[Exercise materials — start]

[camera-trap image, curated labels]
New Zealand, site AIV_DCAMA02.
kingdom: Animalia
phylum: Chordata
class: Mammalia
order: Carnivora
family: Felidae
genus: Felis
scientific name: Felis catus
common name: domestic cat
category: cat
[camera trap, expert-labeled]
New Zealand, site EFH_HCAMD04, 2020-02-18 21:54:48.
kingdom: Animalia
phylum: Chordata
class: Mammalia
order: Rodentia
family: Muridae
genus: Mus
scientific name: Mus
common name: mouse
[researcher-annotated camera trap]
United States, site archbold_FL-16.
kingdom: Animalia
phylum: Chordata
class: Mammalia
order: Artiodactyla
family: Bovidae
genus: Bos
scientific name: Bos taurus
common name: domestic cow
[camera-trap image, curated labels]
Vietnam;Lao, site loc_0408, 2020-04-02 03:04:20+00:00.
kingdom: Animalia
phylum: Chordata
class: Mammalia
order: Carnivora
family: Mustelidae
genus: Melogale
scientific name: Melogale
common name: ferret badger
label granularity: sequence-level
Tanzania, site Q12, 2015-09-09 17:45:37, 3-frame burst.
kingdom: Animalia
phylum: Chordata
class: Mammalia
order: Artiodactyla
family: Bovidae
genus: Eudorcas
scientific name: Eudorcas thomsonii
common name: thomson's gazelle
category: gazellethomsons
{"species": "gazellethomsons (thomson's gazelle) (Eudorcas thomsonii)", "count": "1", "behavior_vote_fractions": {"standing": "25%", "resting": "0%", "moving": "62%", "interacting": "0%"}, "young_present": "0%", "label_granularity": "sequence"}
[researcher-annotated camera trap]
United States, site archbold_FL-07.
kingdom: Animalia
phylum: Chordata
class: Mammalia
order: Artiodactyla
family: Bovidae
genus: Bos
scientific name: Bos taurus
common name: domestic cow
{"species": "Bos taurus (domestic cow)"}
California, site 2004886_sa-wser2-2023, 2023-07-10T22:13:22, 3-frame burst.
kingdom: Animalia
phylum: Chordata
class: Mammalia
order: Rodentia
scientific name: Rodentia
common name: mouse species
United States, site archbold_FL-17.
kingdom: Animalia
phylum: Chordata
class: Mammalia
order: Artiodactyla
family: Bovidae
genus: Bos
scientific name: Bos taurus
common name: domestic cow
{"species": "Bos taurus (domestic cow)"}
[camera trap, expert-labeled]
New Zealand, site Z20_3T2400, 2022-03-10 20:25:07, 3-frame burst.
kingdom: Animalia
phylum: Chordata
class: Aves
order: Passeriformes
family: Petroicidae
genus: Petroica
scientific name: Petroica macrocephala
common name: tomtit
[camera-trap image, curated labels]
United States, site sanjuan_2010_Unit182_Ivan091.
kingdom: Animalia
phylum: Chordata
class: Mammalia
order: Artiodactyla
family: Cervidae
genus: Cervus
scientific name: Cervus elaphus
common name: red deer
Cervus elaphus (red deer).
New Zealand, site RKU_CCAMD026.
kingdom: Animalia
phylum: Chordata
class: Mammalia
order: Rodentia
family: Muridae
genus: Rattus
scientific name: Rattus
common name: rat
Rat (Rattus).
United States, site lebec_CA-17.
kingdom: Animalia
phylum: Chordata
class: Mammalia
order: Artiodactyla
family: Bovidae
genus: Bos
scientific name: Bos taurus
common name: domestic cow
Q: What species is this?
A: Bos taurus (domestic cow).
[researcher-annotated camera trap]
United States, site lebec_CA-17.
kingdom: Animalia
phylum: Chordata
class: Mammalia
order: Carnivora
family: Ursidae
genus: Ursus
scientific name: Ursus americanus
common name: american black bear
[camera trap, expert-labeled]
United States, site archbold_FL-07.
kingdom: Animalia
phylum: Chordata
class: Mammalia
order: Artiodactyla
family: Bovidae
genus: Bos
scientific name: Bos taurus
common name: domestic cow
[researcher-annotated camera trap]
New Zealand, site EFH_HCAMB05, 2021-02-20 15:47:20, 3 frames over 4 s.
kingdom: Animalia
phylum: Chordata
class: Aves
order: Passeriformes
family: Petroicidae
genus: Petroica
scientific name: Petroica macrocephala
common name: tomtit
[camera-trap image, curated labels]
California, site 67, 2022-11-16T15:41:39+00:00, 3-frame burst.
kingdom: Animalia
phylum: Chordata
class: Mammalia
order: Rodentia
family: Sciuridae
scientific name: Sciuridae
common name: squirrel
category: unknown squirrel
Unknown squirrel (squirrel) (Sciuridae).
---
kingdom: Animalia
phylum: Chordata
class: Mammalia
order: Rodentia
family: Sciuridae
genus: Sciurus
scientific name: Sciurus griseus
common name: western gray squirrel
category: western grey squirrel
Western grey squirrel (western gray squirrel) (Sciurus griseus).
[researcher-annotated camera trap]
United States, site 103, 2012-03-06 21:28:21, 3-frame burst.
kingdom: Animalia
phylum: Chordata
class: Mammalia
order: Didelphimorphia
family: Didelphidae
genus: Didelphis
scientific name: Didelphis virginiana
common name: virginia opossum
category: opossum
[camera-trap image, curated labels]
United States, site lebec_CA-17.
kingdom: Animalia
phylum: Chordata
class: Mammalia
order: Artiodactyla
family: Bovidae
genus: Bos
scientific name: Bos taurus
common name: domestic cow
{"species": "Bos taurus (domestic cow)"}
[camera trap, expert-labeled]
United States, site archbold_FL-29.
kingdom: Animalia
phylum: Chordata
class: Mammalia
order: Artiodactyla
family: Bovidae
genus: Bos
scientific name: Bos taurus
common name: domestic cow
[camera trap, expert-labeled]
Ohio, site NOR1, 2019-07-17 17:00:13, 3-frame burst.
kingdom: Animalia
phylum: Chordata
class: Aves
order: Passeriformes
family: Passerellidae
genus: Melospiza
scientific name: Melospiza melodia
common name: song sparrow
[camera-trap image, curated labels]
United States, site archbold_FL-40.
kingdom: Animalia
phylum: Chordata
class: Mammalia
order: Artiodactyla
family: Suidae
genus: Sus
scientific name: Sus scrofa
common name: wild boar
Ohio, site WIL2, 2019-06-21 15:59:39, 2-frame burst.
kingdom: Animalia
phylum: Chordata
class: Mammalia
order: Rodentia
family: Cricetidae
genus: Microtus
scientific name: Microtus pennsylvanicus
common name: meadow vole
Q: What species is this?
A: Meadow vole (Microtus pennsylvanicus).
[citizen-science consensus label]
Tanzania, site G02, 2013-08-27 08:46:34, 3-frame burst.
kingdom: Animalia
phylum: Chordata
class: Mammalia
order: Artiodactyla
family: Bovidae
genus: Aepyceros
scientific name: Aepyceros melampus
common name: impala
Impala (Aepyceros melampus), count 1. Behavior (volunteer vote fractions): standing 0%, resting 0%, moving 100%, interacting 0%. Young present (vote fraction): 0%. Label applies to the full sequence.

[Exercise materials — finish]

Repeat the data word for word. Leave nothing out.

§ **Exercise output**:
[camera-trap image, curated labels]
New Zealand, site AIV_DCAMA02.
kingdom: Animalia
phylum: Chordata
class: Mammalia
order: Carnivora
family: Felidae
genus: Felis
scientific name: Felis catus
common name: domestic cat
category: cat
[camera trap, expert-labeled]
New Zealand, site EFH_HCAMD04, 2020-02-18 21:54:48.
kingdom: Animalia
phylum: Chordata
class: Mammalia
order: Rodentia
family: Muridae
genus: Mus
scientific name: Mus
common name: mouse
[researcher-annotated camera trap]
United States, site archbold_FL-16.
kingdom: Animalia
phylum: Chordata
class: Mammalia
order: Artiodactyla
family: Bovidae
genus: Bos
scientific name: Bos taurus
common name: domestic cow
[camera-trap image, curated labels]
Vietnam;Lao, site loc_0408, 2020-04-02 03:04:20+00:00.
kingdom: Animalia
phylum: Chordata
class: Mammalia
order: Carnivora
family: Mustelidae
genus: Melogale
scientific name: Melogale
common name: ferret badger
label granularity: sequence-level
Tanzania, site Q12, 2015-09-09 17:45:37, 3-frame burst.
kingdom: Animalia
phylum: Chordata
class: Mammalia
order: Artiodactyla
family: Bovidae
genus: Eudorcas
scientific name: Eudorcas thomsonii
common name: thomson's gazelle
category: gazellethomsons
{"species": "gazellethomsons (thomson's gazelle) (Eudorcas thomsonii)", "count": "1", "behavior_vote_fractions": {"standing": "25%", "resting": "0%", "moving": "62%", "interacting": "0%"}, "young_present": "0%", "label_granularity": "sequence"}
[researcher-annotated camera trap]
United States, site archbold_FL-07.
kingdom: Animalia
phylum: Chordata
class: Mammalia
order: Artiodactyla
family: Bovidae
genus: Bos
scientific name: Bos taurus
common name: domestic cow
{"species": "Bos taurus (domestic cow)"}
California, site 2004886_sa-wser2-2023, 2023-07-10T22:13:22, 3-frame burst.
kingdom: Animalia
phylum: Chordata
class: Mammalia
order: Rodentia
scientific name: Rodentia
common name: mouse species
United States, site archbold_FL-17.
kingdom: Animalia
phylum: Chordata
class: Mammalia
order: Artiodactyla
family: Bovidae
genus: Bos
scientific name: Bos taurus
common name: domestic cow
{"species": "Bos taurus (domestic cow)"}
[camera trap, expert-labeled]
New Zealand, site Z20_3T2400, 2022-03-10 20:25:07, 3-frame burst.
kingdom: Animalia
phylum: Chordata
class: Aves
order: Passeriformes
family: Petroicidae
genus: Petroica
scientific name: Petroica macrocephala
common name: tomtit
[camera-trap image, curated labels]
United States, site sanjuan_2010_Unit182_Ivan091.
kingdom: Animalia
phylum: Chordata
class: Mammalia
order: Artiodactyla
family: Cervidae
genus: Cervus
scientific name: Cervus elaphus
common name: red deer
Cervus elaphus (red deer).
New Zealand, site RKU_CCAMD026.
kingdom: Animalia
phylum: Chordata
class: Mammalia
order: Rodentia
family: Muridae
genus: Rattus
scientific name: Rattus
common name: rat
Rat (Rattus).
United States, site lebec_CA-17.
kingdom: Animalia
phylum: Chordata
class: Mammalia
order: Artiodactyla
family: Bovidae
genus: Bos
scientific name: Bos taurus
common name: domestic cow
Q: What species is this?
A: Bos taurus (domestic cow).
[researcher-annotated camera trap]
United States, site lebec_CA-17.
kingdom: Animalia
phylum: Chordata
class: Mammalia
order: Carnivora
family: Ursidae
genus: Ursus
scientific name: Ursus americanus
common name: american black bear
[camera trap, expert-labeled]
United States, site archbold_FL-07.
kingdom: Animalia
phylum: Chordata
class: Mammalia
order: Artiodactyla
family: Bovidae
genus: Bos
scientific name: Bos taurus
common name: domestic cow
[researcher-annotated camera trap]
New Zealand, site EFH_HCAMB05, 2021-02-20 15:47:20, 3 frames over 4 s.
kingdom: Animalia
phylum: Chordata
class: Aves
order: Passeriformes
family: Petroicidae
genus: Petroica
scientific name: Petroica macrocephala
common name: tomtit
[camera-trap image, curated labels]
California, site 67, 2022-11-16T15:41:39+00:00, 3-frame burst.
kingdom: Animalia
phylum: Chordata
class: Mammalia
order: Rodentia
family: Sciuridae
scientific name: Sciuridae
common name: squirrel
category: unknown squirrel
Unknown squirrel (squirrel) (Sciuridae).
---
kingdom: Animalia
phylum: Chordata
class: Mammalia
order: Rodentia
family: Sciuridae
genus: Sciurus
scientific name: Sciurus griseus
common name: western gray squirrel
category: western grey squirrel
Western grey squirrel (western gray squirrel) (Sciurus griseus).
[researcher-annotated camera trap]
United States, site 103, 2012-03-06 21:28:21, 3-frame burst.
kingdom: Animalia
phylum: Chordata
class: Mammalia
order: Didelphimorphia
family: Didelphidae
genus: Didelphis
scientific name: Didelphis virginiana
common name: virginia opossum
category: opossum
[camera-trap image, curated labels]
United States, site lebec_CA-17.
kingdom: Animalia
phylum: Chordata
class: Mammalia
order: Artiodactyla
family: Bovidae
genus: Bos
scientific name: Bos taurus
common name: domestic cow
{"species": "Bos taurus (domestic cow)"}
[camera trap, expert-labeled]
United States, site archbold_FL-29.
kingdom: Animalia
phylum: Chordata
class: Mammalia
order: Artiodactyla
family: Bovidae
genus: Bos
scientific name: Bos taurus
common name: domestic cow
[camera trap, expert-labeled]
Ohio, site NOR1, 2019-07-17 17:00:13, 3-frame burst.
kingdom: Animalia
phylum: Chordata
class: Aves
order: Passeriformes
family: Passerellidae
genus: Melospiza
scientific name: Melospiza melodia
common name: song sparrow
[camera-trap image, curated labels]
United States, site archbold_FL-40.
kingdom: Animalia
phylum: Chordata
class: Mammalia
order: Artiodactyla
family: Suidae
genus: Sus
scientific name: Sus scrofa
common name: wild boar
Ohio, site WIL2, 2019-06-21 15:59:39, 2-frame burst.
kingdom: Animalia
phylum: Chordata
class: Mammalia
order: Rodentia
family: Cricetidae
genus: Microtus
scientific name: Microtus pennsylvanicus
common name: meadow vole
Q: What species is this?
A: Meadow vole (Microtus pennsylvanicus).
[citizen-science consensus label]
Tanzania, site G02, 2013-08-27 08:46:34, 3-frame burst.
kingdom: Animalia
phylum: Chordata
class: Mammalia
order: Artiodactyla
family: Bovidae
genus: Aepyceros
scientific name: Aepyceros melampus
common name: impala
Impala (Aepyceros melampus), count 1. Behavior (volunteer vote fractions): standing 0%, resting 0%, moving 100%, interacting 0%. Young present (vote fraction): 0%. Label applies to the full sequence.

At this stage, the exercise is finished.